The house is clean and simple, and “lives nicely,” Streit said. He also pointed out that there is a reserve across the street that can never be built on, and on a clear day there is a view of the ocean.
The property also has a new garage, and surrounding the new pool and spa is porcelain tile.
“It looks exactly like bluestone, but it wears much longer,” Streit said of the porcelain.
A deck off the kitchen and dining area is mahogany, and Summerhill Landscapes of Sag Harbor designed the landscape.
The project faced a number of delays before getting to the point, including a neighbor’s lawsuit to stop a subdivision.

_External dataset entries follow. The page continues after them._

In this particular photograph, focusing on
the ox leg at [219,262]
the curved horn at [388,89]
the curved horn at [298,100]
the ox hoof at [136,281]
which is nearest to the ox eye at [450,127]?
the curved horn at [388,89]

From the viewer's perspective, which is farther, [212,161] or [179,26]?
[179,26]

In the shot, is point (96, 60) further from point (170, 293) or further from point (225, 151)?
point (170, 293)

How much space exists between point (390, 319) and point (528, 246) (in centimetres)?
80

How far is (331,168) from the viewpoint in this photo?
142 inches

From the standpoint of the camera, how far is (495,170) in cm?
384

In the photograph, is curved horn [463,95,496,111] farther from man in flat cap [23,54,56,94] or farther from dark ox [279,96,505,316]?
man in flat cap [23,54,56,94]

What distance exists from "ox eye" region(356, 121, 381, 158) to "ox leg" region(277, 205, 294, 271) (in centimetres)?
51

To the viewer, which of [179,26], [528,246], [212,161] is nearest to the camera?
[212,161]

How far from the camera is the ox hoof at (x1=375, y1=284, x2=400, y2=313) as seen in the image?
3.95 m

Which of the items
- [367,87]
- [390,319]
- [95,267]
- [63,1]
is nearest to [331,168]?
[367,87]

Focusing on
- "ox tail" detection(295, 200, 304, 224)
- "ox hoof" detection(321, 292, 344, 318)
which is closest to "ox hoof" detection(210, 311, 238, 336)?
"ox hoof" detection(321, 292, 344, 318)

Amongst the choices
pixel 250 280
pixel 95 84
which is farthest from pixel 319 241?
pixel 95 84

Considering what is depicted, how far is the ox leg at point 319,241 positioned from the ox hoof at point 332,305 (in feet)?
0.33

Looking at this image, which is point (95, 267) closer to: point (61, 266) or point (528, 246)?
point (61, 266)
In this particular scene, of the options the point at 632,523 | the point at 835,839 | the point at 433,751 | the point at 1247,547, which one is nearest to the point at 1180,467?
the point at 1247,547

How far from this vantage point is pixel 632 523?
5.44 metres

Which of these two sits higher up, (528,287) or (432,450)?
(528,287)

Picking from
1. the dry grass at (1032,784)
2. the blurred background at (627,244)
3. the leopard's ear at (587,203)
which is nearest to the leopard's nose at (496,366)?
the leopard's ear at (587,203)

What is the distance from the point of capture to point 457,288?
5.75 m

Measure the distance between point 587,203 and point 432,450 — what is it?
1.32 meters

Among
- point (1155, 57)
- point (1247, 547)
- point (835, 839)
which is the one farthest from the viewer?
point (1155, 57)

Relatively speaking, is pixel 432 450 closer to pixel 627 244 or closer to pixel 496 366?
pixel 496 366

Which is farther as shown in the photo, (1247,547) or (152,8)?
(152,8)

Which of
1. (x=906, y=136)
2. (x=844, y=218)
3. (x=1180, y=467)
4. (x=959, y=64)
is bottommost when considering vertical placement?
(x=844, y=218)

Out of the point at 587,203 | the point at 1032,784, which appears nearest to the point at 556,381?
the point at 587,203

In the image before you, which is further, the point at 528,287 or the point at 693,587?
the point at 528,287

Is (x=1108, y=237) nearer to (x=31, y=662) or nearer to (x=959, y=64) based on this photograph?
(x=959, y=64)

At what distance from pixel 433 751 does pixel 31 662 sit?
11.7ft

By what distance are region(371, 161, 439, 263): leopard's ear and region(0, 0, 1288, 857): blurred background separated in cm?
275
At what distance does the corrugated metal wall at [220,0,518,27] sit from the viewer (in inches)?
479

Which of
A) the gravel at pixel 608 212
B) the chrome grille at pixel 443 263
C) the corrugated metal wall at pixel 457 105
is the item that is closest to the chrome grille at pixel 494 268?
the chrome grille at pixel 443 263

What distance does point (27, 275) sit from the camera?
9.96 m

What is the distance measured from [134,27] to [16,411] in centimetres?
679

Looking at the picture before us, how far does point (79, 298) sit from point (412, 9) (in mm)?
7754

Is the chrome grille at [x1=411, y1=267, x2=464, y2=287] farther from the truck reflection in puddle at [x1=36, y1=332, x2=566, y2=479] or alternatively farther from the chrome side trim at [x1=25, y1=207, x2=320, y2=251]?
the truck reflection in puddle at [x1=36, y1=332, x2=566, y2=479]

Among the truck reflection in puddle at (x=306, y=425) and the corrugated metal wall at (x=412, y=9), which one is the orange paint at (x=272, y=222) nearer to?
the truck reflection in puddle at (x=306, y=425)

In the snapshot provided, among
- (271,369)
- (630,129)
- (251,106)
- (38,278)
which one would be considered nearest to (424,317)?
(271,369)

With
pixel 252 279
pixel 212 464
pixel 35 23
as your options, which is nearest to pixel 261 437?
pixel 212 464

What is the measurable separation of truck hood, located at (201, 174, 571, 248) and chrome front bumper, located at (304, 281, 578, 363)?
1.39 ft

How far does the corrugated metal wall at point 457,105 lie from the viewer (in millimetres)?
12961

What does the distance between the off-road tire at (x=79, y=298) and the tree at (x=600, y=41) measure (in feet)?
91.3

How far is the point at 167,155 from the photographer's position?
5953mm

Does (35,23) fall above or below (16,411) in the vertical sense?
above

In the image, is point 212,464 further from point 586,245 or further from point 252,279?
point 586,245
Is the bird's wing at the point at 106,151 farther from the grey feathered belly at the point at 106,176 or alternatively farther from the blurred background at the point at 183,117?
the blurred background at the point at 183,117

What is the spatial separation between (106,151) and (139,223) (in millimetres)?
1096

COVID, the pandemic-related shutdown and supply chain issues were other major hindrances.
“We started to strip the house and get it lifted, and then COVID hit,” Streit said of 2020. “So we were shut down from March till the end of June.”
The custom windows he ordered were four months behind schedule, lumber costs went up, PVC and copper piping orders were delayed and one shower accessory took a year to arrive.
Streit said it was frustrating that a subcontractor would get to be 80 to 90 percent complete when one missing part would mean they couldn’t finish.
He said the property had not been touched or lived in for 14 years and was decaying before he acquired it.
The parcel was subdivided, so the original house is now on 1 acre and a flag lot to the north is 2.25 acres. The flag lot is vacant for now.
“We still haven’t decided what to do with it,” Streit said.
Regina Cigna of Douglas Elliman Real Estate, who is representing the Hedges House along with fellow associate broker Linda Haugevik, said people in the community have enjoyed watching its progress.
“Now, seeing it in its beauty, is really special,” she said. “It’s a really great house to represent, and the property is spectacular.”
It’s listed for $8.95 million.
Laffey said the easy way out would have been to knock the house down and build new, but keeping the character and the history of the house was important.
“I’m very happy, very proud to say, when you drive by this house now, it looks exactly like it did 100 years ago,” he said.